The Terrible Suffering of the Iraqi Population
An Exhibition of Photographs taken by Pablo Balbotin in 1999
In ‘La Fabrica’ (www.lafabbrica.ch),
a ‘culture factory’ in Losone, southern Switzerland, there is
currently an
exhibition, until April 3rd, of the work by the Spanish photographer Pablo
Balbotin. In 1999 he took deeply moving black-and-white pictures of the
‘quiet
war’ against the Iraqi population, above all the poorest among them.
Balbotin shows us the children that have died from leukaemia, or the children
that were born dead with their mothers bending over them in desperation.
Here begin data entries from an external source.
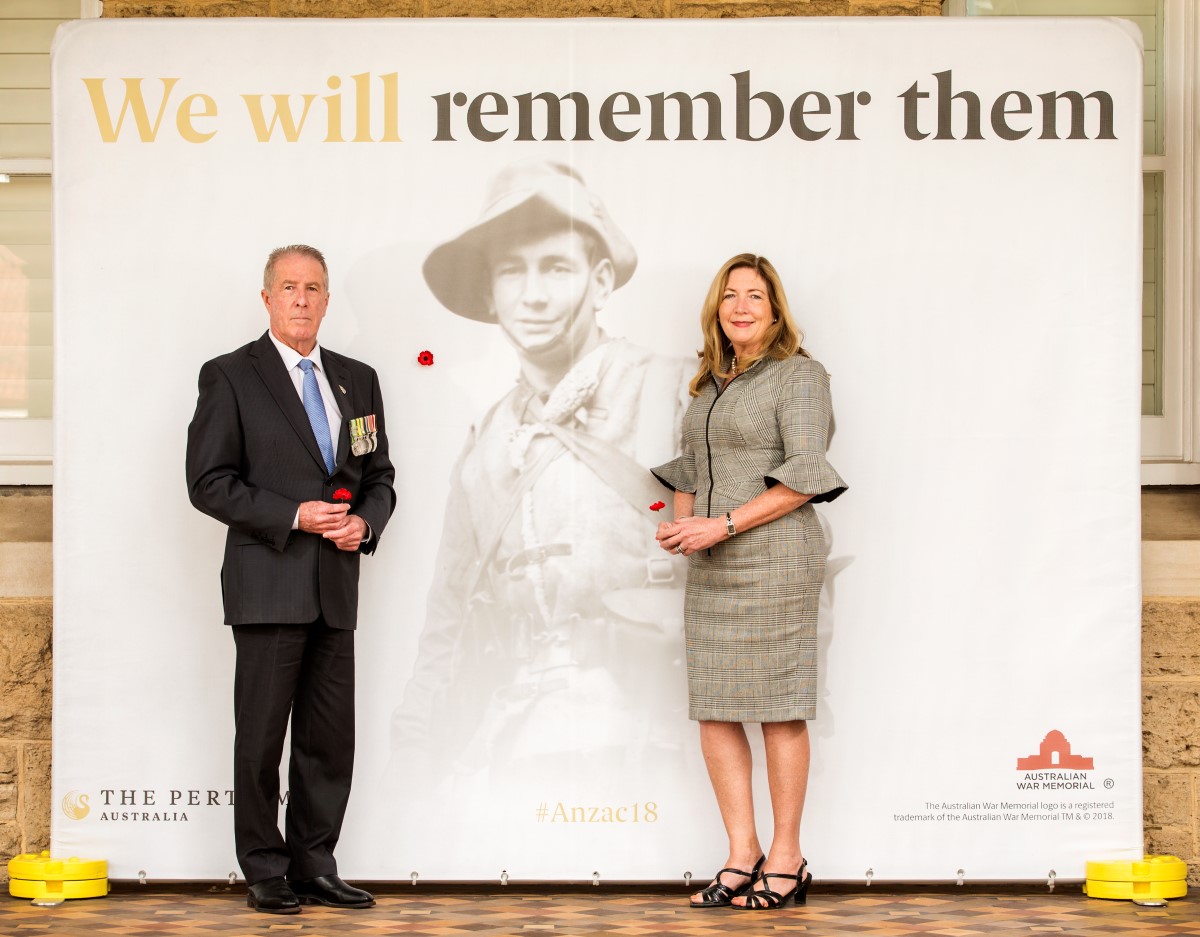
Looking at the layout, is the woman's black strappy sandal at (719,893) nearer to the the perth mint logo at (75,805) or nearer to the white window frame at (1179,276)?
the the perth mint logo at (75,805)

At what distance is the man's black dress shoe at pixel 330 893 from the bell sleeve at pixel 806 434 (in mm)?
1553

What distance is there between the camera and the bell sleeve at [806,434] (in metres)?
3.69

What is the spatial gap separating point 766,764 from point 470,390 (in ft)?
4.39

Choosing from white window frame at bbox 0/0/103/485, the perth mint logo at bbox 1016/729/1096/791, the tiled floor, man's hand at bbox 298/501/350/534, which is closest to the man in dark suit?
man's hand at bbox 298/501/350/534

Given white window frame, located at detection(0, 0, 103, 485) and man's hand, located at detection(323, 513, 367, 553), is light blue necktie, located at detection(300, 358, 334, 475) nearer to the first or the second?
man's hand, located at detection(323, 513, 367, 553)

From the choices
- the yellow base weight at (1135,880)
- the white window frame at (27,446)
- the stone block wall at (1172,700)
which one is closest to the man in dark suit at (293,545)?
the white window frame at (27,446)

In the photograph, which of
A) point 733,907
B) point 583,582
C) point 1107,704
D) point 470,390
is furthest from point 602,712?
point 1107,704

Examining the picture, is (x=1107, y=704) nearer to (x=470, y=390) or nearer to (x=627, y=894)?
(x=627, y=894)

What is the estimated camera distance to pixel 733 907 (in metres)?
3.78

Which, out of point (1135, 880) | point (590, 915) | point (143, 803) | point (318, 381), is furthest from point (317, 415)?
point (1135, 880)

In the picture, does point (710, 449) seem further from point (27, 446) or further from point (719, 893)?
point (27, 446)

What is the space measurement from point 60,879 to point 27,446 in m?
1.39

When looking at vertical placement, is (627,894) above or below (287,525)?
below

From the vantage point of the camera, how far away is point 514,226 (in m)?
4.06
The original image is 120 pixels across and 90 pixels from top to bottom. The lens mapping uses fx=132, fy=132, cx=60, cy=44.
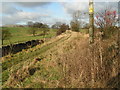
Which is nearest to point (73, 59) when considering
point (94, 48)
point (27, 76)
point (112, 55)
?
point (94, 48)

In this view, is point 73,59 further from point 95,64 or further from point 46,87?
point 46,87

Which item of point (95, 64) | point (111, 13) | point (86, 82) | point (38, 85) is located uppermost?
point (111, 13)

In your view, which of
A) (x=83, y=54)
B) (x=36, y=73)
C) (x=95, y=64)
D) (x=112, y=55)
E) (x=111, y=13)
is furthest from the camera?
(x=111, y=13)

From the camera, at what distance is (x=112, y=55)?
4199mm

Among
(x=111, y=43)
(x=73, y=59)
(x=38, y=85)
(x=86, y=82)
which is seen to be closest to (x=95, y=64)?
(x=86, y=82)

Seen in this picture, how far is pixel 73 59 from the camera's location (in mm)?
4520

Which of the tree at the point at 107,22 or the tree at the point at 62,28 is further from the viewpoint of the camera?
the tree at the point at 62,28

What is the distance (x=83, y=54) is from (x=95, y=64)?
0.73m

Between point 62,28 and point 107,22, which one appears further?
point 62,28

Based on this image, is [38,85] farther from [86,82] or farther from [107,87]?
[107,87]

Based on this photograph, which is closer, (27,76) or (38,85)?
(38,85)

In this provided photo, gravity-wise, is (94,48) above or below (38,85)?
above

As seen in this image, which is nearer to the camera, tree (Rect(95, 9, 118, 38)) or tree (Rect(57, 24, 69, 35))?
tree (Rect(95, 9, 118, 38))

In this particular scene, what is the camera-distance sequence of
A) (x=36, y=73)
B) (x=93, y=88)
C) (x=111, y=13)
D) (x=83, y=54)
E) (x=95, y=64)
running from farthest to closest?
(x=111, y=13) < (x=36, y=73) < (x=83, y=54) < (x=95, y=64) < (x=93, y=88)
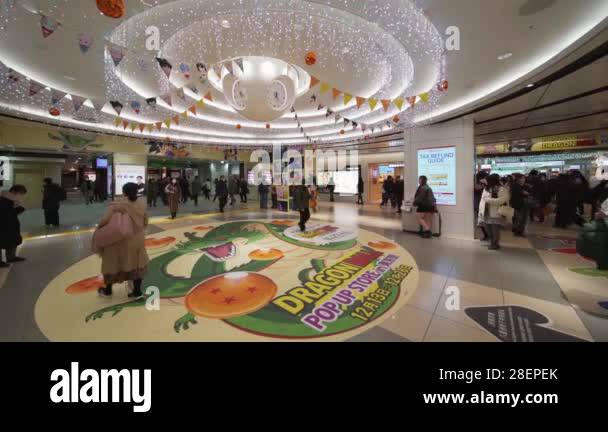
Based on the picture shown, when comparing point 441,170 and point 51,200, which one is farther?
A: point 51,200

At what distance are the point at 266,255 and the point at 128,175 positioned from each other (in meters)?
12.3

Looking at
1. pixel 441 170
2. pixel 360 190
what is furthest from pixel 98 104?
pixel 360 190

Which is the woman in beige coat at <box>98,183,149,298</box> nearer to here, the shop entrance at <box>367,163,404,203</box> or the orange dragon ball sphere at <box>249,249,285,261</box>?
the orange dragon ball sphere at <box>249,249,285,261</box>

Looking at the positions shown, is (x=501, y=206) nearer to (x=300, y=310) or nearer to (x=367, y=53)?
(x=367, y=53)

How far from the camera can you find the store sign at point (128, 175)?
12604mm

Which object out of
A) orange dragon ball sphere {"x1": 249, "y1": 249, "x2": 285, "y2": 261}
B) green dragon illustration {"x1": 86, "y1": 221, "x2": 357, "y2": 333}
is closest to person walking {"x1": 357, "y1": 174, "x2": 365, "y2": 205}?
green dragon illustration {"x1": 86, "y1": 221, "x2": 357, "y2": 333}

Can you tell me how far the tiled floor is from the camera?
2.36 metres

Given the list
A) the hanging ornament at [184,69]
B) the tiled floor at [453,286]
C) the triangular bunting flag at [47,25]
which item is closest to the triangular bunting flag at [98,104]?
the hanging ornament at [184,69]

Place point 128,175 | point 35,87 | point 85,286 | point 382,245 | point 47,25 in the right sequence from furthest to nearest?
point 128,175, point 382,245, point 35,87, point 85,286, point 47,25

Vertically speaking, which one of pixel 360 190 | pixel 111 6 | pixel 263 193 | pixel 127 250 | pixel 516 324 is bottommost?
pixel 516 324

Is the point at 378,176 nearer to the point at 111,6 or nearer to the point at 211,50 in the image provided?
the point at 211,50

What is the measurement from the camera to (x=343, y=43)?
4.22 m

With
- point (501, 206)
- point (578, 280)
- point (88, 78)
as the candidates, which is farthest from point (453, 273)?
point (88, 78)

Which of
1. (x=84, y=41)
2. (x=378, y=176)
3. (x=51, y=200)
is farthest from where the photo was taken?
(x=378, y=176)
We witness schools in ruins, youngsters who are stubbornly searching for
the tiniest spark of joie de vivre. According to UNICEF statistics, 50,000
children under the age of five died each year in the nineties from the
consequences
of defective and damaged water supplies, poor sanitary conditions, and deficient
medical care. Shuddering at the sight of the pictures, one realises just
how great the impact of that ‘quiet war’ was, of the UN food and
medicine
embargo that was added to the long years of dictatorship. The present abominable
bombing campaign will immeasurably increase the inhumane suffering already
endured by the people for many years. A sign of hope can be seen in the mounting
wave of peace demonstrations that have involved the broadest cross-sections
of European and American populations.
Balbotin’s pictures showing the austere and desperate daily life of the
Iraqi
people reveal the falseness and hypocrisy of the alleged desire to
‘liberate’
the Iraqi people from its dictator Saddam. What precious humanitarian
construction
work could have been carried out in the meantime with that money, squandered
on horrific weapons instead?
Those who are able to take their time to look at these pictures, will no doubt
begin to brood over the question of whether there is not some system behind
the treatment of Iraq in the last ten years or more. First Bush senior destroyed
80% of this formerly flourishing country. Next, using the good name of the
UN, it was condemned to languish half-alive for the next twelve years. The
‘quiet war’ was waged. Now the military-industrial cabal is being
made the
winner again by conquering the country once and for all. Is the civilian
population
acting as guinea-pigs for a future in which big capital will devise even
more cruel ways of dealing with countries who resist globalisation?
The catalogue costs 50 Swiss francs and
can be obtained at Edizioni Angolo Manzoni in Turin 2001.